One important test to watch will be Ocarina's market success, or lack thereof.

EDIT: also, because of the growth of proprietary data stores in the cloud it becomes more and more lucrative to leverage this tech even if it's not a standard. E.g. if you were Amazon S3 compressing redundancies, you use JPEG on your interfaces but use a non-standardized algorithm on your backend.

It should be possible to cross-file de-dup more than just images.

Sit your files on ZFS with dedupe enabled and it will do that to any block-of-data. Not using filetype specific methods like the post describes, but file-agnostic dedupe nonetheless.

Versioning systems do something like this already. Most store old versions of files as diffs against new versions (or this may be reversed); git stores files as diffs against similarly sized files of I think similar age (which are most likely older/newer versions of the same file).

There's also a fingerprinting algorithm that's basically to divide your file into chunks based on a fixed short string or rolling-checksum value and then hash each chunk, which can be used to find good candidates for storing as diffs against eachother. Unfortunately I don't recall what name this goes by or where I ran across it, or what system actually uses it.

If you want to build a model on English text, you have terabytes of webpages to use. Exposing sensitive information (like, the phrase "Adam, I'm sorry your cat has feline AIDS" compresses via LZ to position 1230352024, so your account has 1.950001GB free instead of 1.949999GB free) is the wrong way to squeeze a few more bits out; make sure you don't break through the ACL of each document.

Another feature to be mindful of is how much power you'll need for the text model; larger models compress better, but need more time and space.

Lossless data compression and information complexity in general has been kind of my hobby for last 13-14 years. More out of OCD/curiosity than practical purposes, like a puzzle if you will.

From what I gathered, I think future of compression lies in the way we look at data patterns itself. That is, not looking at patterns statistically, and not looking at the problem as statistical, but some new approach via discrete math.

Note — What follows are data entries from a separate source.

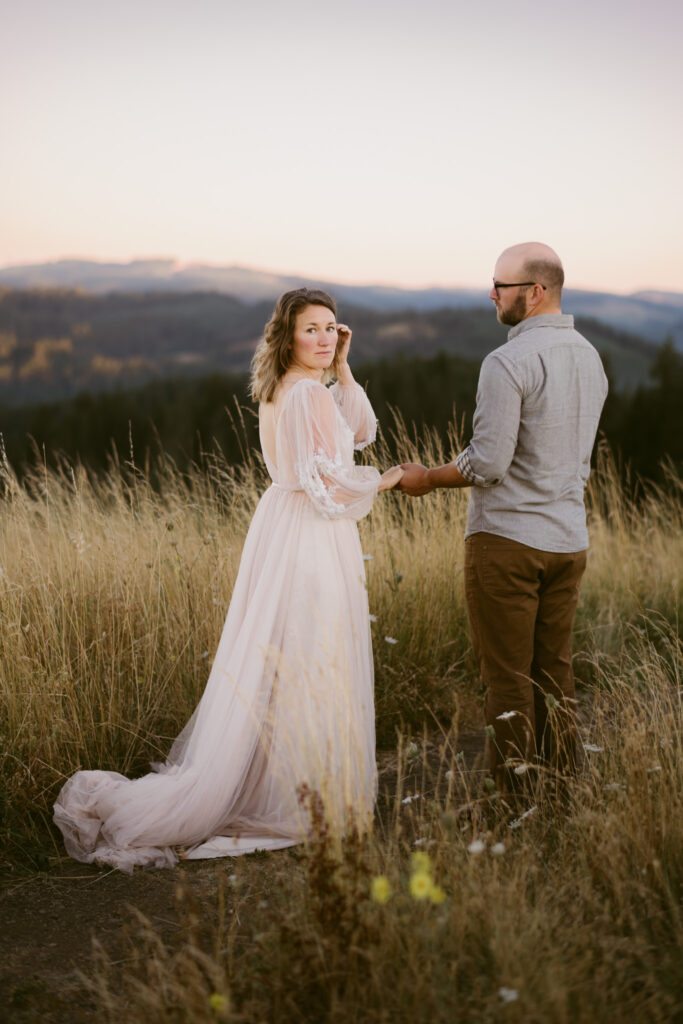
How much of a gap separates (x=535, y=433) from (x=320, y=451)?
0.85 meters

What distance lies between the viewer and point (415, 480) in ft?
12.2

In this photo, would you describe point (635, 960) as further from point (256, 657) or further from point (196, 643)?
point (196, 643)

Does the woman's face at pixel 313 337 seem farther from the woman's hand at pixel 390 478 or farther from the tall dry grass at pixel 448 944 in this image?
the tall dry grass at pixel 448 944

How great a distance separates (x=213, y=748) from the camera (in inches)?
147

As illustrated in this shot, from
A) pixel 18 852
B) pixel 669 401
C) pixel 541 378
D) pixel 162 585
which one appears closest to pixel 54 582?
pixel 162 585

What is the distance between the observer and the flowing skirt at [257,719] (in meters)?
3.60

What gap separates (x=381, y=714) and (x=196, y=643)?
111 centimetres

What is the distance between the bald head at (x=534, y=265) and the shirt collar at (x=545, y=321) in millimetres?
68

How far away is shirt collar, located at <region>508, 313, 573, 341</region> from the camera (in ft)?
10.9

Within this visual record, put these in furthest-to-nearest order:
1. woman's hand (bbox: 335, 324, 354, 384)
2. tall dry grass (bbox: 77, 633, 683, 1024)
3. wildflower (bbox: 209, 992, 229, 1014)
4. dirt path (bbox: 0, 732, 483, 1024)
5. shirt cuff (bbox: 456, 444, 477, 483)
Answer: woman's hand (bbox: 335, 324, 354, 384) → shirt cuff (bbox: 456, 444, 477, 483) → dirt path (bbox: 0, 732, 483, 1024) → tall dry grass (bbox: 77, 633, 683, 1024) → wildflower (bbox: 209, 992, 229, 1014)

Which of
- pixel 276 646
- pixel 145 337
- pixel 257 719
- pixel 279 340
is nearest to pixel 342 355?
pixel 279 340

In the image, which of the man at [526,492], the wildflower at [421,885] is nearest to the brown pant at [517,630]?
the man at [526,492]

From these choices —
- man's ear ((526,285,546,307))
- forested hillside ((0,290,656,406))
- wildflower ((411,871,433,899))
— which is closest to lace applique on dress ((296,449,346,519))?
man's ear ((526,285,546,307))

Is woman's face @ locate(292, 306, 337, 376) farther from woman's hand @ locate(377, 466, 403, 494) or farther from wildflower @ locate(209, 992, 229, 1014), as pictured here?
wildflower @ locate(209, 992, 229, 1014)
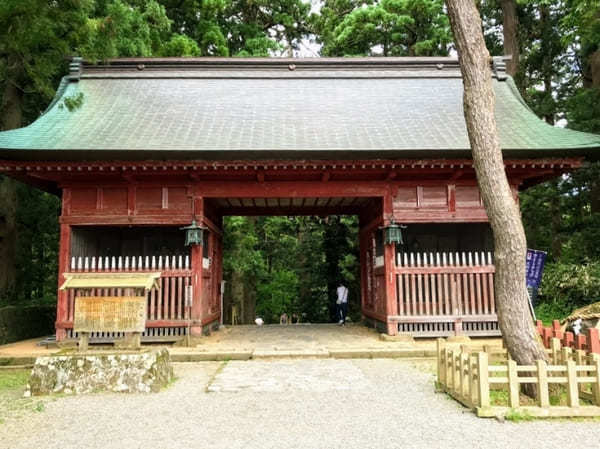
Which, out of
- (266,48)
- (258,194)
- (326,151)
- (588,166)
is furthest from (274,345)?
(266,48)

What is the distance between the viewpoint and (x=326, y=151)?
8922 millimetres

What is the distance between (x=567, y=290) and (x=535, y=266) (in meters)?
2.71

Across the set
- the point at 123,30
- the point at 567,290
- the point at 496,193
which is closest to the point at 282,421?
the point at 496,193

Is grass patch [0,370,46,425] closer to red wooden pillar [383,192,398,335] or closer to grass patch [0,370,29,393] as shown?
grass patch [0,370,29,393]

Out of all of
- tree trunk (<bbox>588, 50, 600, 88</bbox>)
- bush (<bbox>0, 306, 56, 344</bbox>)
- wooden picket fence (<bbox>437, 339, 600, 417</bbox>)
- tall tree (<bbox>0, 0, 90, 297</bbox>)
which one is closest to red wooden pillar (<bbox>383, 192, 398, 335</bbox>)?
wooden picket fence (<bbox>437, 339, 600, 417</bbox>)

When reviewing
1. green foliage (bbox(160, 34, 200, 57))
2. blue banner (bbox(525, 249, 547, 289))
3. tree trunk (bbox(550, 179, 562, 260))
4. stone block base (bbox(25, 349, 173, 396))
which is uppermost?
green foliage (bbox(160, 34, 200, 57))

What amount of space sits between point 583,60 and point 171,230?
16.3 m

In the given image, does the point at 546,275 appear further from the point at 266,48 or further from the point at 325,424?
the point at 266,48

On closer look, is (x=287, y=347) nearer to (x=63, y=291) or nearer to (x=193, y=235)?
(x=193, y=235)

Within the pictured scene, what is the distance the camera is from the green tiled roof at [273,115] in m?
9.02

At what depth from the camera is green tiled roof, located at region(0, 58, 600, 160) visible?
902 cm

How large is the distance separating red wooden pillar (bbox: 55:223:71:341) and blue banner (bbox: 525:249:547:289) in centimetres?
945

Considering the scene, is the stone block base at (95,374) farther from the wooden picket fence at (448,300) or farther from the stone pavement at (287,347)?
the wooden picket fence at (448,300)

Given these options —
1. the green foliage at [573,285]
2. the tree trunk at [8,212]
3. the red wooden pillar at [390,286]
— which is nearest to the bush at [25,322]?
the tree trunk at [8,212]
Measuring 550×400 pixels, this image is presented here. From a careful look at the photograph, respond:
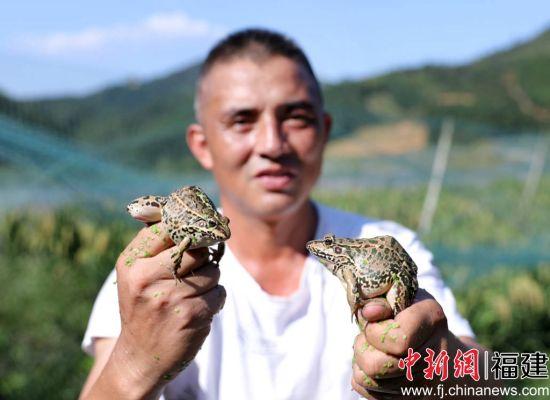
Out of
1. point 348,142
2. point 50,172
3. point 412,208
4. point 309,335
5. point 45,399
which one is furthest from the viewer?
point 348,142

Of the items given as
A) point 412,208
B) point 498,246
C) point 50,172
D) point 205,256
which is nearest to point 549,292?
point 498,246

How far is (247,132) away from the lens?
314 cm

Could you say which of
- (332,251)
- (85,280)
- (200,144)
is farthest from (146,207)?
(85,280)

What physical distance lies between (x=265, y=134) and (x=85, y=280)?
14.7 ft

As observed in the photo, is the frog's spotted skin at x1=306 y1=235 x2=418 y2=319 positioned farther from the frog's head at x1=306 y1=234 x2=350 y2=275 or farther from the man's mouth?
the man's mouth

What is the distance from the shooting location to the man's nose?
3.04 metres

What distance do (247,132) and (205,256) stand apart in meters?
1.11

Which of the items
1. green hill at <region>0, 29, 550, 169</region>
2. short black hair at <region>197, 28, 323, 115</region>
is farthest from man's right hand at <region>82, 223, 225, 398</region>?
green hill at <region>0, 29, 550, 169</region>

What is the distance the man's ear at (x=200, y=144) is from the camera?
3.46m

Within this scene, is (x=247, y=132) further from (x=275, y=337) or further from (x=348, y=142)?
(x=348, y=142)

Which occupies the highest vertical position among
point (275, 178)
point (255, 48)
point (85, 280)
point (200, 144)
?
point (255, 48)

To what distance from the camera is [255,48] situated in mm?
3303

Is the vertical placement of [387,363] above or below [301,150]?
below

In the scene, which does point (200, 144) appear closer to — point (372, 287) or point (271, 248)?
point (271, 248)
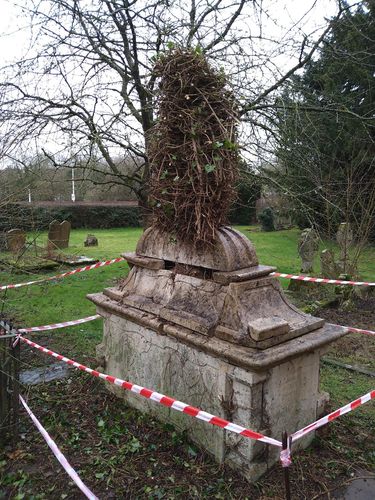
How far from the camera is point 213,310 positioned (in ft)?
10.8

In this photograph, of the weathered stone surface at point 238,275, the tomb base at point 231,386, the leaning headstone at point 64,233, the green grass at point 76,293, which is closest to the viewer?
the tomb base at point 231,386

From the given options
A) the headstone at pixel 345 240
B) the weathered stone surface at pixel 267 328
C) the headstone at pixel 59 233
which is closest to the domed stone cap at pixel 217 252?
the weathered stone surface at pixel 267 328

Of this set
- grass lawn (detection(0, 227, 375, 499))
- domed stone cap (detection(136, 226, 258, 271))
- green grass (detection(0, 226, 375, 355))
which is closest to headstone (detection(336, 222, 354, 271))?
green grass (detection(0, 226, 375, 355))

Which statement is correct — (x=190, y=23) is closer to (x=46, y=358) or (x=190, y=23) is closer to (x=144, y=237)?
(x=144, y=237)

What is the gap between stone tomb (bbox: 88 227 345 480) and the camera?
Answer: 2.97 m

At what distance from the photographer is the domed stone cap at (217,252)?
3297 mm

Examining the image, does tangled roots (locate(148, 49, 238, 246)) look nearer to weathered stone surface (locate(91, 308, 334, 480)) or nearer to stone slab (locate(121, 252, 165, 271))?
stone slab (locate(121, 252, 165, 271))

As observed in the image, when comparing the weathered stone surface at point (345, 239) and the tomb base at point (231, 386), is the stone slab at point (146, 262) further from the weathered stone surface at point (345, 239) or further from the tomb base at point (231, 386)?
the weathered stone surface at point (345, 239)

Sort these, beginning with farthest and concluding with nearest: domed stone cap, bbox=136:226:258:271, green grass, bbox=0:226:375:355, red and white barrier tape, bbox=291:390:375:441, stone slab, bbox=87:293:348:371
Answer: green grass, bbox=0:226:375:355 → domed stone cap, bbox=136:226:258:271 → stone slab, bbox=87:293:348:371 → red and white barrier tape, bbox=291:390:375:441

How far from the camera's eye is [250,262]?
3.46 meters

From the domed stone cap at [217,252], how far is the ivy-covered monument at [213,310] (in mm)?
10

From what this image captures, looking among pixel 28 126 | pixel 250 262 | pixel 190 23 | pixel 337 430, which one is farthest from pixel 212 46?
pixel 337 430

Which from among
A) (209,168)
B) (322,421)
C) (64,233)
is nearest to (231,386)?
(322,421)

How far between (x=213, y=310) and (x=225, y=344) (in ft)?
1.12
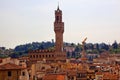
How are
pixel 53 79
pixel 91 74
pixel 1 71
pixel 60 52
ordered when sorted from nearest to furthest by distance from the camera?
pixel 1 71 → pixel 53 79 → pixel 91 74 → pixel 60 52

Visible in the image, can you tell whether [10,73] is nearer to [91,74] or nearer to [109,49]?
[91,74]

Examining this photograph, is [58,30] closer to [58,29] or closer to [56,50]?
[58,29]

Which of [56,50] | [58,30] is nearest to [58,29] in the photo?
[58,30]

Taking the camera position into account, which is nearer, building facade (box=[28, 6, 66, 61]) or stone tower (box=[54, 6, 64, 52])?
building facade (box=[28, 6, 66, 61])

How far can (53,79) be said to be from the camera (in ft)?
129

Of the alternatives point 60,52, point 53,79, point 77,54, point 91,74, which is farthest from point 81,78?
point 77,54

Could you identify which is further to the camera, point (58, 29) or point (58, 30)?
point (58, 30)

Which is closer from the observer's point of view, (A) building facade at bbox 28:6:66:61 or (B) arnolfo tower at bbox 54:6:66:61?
(A) building facade at bbox 28:6:66:61

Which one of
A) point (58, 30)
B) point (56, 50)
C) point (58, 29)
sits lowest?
point (56, 50)

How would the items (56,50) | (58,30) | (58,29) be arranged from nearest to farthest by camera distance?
(56,50)
(58,29)
(58,30)

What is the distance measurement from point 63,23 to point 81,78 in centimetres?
Answer: 4829

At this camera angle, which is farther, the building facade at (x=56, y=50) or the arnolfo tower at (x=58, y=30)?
the arnolfo tower at (x=58, y=30)

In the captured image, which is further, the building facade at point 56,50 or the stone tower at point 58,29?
the stone tower at point 58,29

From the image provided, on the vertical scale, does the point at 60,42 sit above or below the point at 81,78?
above
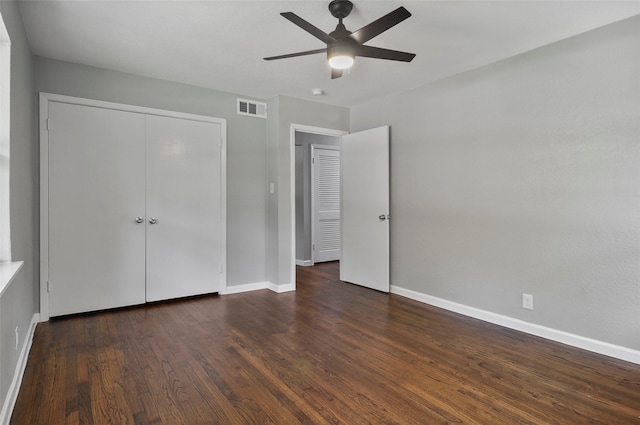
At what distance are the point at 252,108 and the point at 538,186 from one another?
10.7ft

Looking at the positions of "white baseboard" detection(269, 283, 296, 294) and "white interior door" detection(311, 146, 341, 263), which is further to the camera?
"white interior door" detection(311, 146, 341, 263)

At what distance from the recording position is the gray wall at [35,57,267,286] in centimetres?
367

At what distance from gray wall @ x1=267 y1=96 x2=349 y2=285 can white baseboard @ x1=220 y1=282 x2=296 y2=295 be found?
0.05 m

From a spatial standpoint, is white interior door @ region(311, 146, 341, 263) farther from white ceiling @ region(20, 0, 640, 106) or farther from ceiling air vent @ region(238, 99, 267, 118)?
white ceiling @ region(20, 0, 640, 106)

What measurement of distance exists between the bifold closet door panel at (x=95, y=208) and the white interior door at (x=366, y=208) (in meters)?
2.51

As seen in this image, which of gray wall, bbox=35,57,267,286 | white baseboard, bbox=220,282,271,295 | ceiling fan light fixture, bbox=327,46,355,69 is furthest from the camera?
white baseboard, bbox=220,282,271,295

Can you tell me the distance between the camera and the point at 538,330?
300 centimetres

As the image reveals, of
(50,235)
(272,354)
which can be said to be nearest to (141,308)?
(50,235)

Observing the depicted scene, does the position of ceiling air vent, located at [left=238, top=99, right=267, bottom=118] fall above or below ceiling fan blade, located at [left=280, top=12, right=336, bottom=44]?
above

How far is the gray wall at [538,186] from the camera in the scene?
101 inches

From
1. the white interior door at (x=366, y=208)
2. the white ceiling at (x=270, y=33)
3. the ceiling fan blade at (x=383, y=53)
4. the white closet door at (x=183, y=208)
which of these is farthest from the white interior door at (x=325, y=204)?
the ceiling fan blade at (x=383, y=53)

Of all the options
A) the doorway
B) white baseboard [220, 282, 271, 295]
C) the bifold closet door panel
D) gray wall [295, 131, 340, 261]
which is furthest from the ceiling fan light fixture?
gray wall [295, 131, 340, 261]

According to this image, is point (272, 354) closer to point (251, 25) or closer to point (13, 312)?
point (13, 312)

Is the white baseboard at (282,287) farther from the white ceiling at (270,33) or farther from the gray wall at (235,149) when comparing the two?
the white ceiling at (270,33)
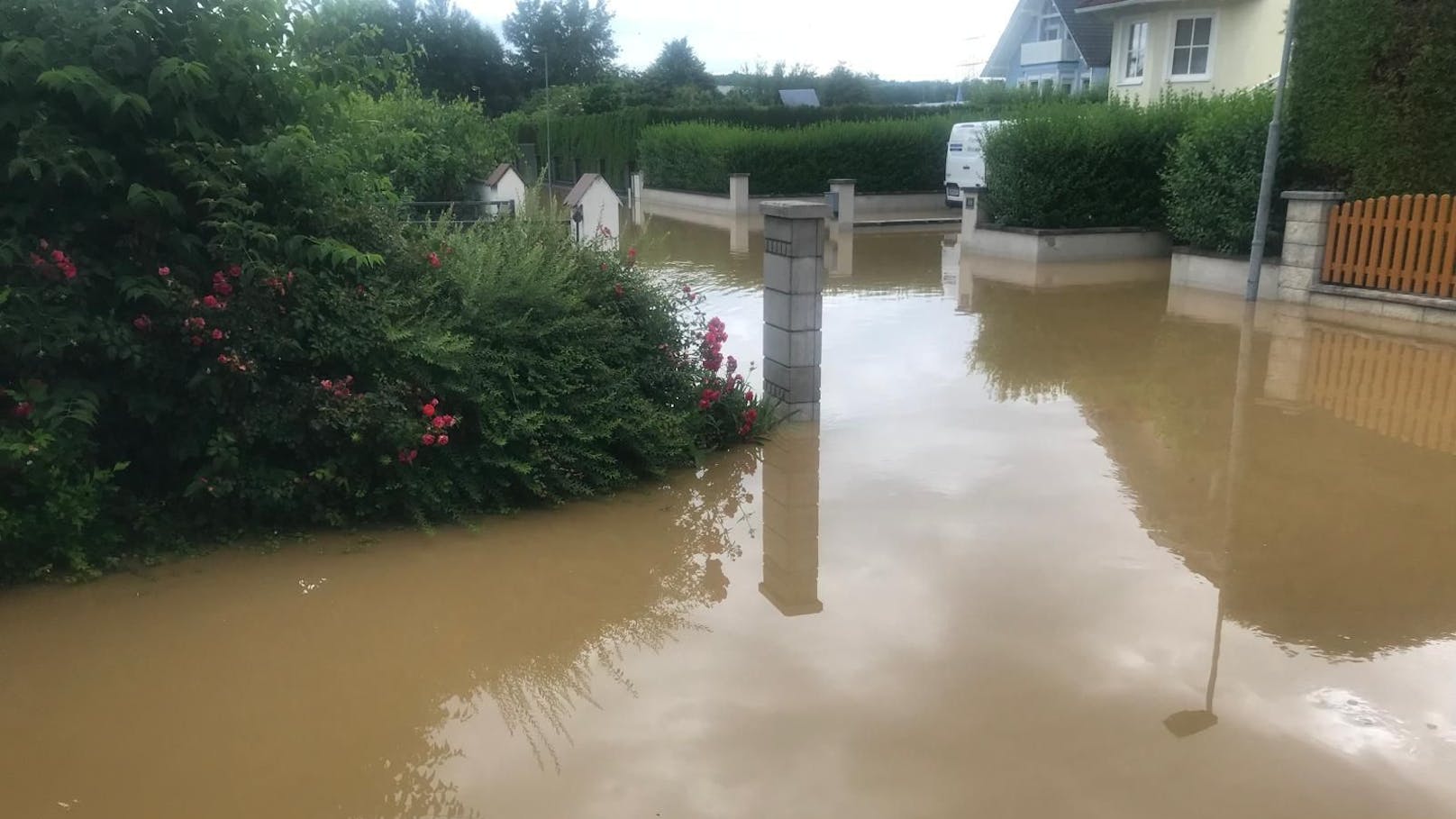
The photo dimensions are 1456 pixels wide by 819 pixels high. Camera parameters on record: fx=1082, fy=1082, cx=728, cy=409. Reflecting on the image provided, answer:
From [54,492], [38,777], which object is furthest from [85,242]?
[38,777]

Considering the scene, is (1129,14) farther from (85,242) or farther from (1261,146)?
(85,242)

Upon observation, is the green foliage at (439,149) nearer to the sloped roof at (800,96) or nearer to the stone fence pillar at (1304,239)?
the stone fence pillar at (1304,239)

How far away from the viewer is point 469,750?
3705 mm

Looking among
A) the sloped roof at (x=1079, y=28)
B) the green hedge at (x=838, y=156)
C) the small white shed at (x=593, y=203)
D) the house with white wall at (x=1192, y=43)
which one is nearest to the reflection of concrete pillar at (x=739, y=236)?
the green hedge at (x=838, y=156)

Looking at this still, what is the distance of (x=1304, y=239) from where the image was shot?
1283cm

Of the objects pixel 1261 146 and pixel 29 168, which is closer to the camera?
pixel 29 168

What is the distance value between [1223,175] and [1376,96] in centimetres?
209

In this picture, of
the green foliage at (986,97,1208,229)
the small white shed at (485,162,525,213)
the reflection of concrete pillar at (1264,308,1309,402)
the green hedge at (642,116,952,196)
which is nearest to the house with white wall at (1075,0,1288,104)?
the green hedge at (642,116,952,196)

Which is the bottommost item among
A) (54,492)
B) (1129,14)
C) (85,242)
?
(54,492)

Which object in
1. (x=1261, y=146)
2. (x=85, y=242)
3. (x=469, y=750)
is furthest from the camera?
(x=1261, y=146)

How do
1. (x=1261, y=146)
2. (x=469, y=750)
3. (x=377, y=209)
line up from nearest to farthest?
1. (x=469, y=750)
2. (x=377, y=209)
3. (x=1261, y=146)

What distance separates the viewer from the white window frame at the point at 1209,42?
2469cm

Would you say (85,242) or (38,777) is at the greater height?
(85,242)

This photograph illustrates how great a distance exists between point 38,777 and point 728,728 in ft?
7.36
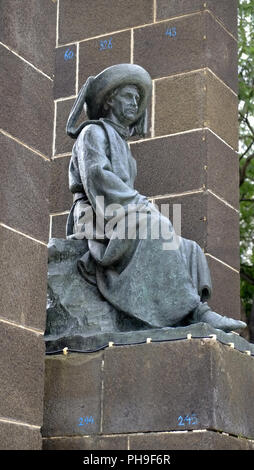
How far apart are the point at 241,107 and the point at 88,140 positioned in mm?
8591

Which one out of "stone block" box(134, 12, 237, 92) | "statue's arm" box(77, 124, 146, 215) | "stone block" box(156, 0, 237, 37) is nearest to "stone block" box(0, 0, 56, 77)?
"statue's arm" box(77, 124, 146, 215)

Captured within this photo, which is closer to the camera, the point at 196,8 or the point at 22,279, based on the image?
the point at 22,279

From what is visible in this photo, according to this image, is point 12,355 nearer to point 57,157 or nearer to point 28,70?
point 28,70

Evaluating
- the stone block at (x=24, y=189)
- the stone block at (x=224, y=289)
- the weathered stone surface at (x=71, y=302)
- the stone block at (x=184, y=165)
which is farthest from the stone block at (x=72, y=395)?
the stone block at (x=184, y=165)

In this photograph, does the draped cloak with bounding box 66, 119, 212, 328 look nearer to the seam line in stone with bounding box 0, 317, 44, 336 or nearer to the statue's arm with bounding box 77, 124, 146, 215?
the statue's arm with bounding box 77, 124, 146, 215

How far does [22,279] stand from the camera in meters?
7.57

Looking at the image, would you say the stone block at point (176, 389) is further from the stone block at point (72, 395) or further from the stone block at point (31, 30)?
the stone block at point (31, 30)

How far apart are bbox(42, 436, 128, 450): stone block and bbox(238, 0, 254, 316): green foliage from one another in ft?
33.2

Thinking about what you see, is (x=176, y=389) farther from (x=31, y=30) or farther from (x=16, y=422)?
(x=31, y=30)

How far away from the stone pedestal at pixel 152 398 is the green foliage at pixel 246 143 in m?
9.64

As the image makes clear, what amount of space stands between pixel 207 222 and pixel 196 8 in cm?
266

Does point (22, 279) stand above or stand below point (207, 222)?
below

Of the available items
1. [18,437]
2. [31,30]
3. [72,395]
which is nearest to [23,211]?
[31,30]

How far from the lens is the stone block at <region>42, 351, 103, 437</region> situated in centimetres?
845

That is, a fresh new "out of this world" approach. I have some ideas where it might come from, but I don't want to sound like a mad man.

Are you talking about Fractal Compression methods?


Well, fractal compression is lossy based and sort of a reconstructive process which resembles original, but isn't. So, no.

I am talking about lossless compression. There are various things putting limits to what can be done ultimately.




those being the most important ones. Current methods are more or less all analysis/statistics/continuous math. I think, from what I gathered that new approach will come from the area of discrete maths. Mainly combinatorics. Also, this is where mad man part comes in, cellular automata kind of systems.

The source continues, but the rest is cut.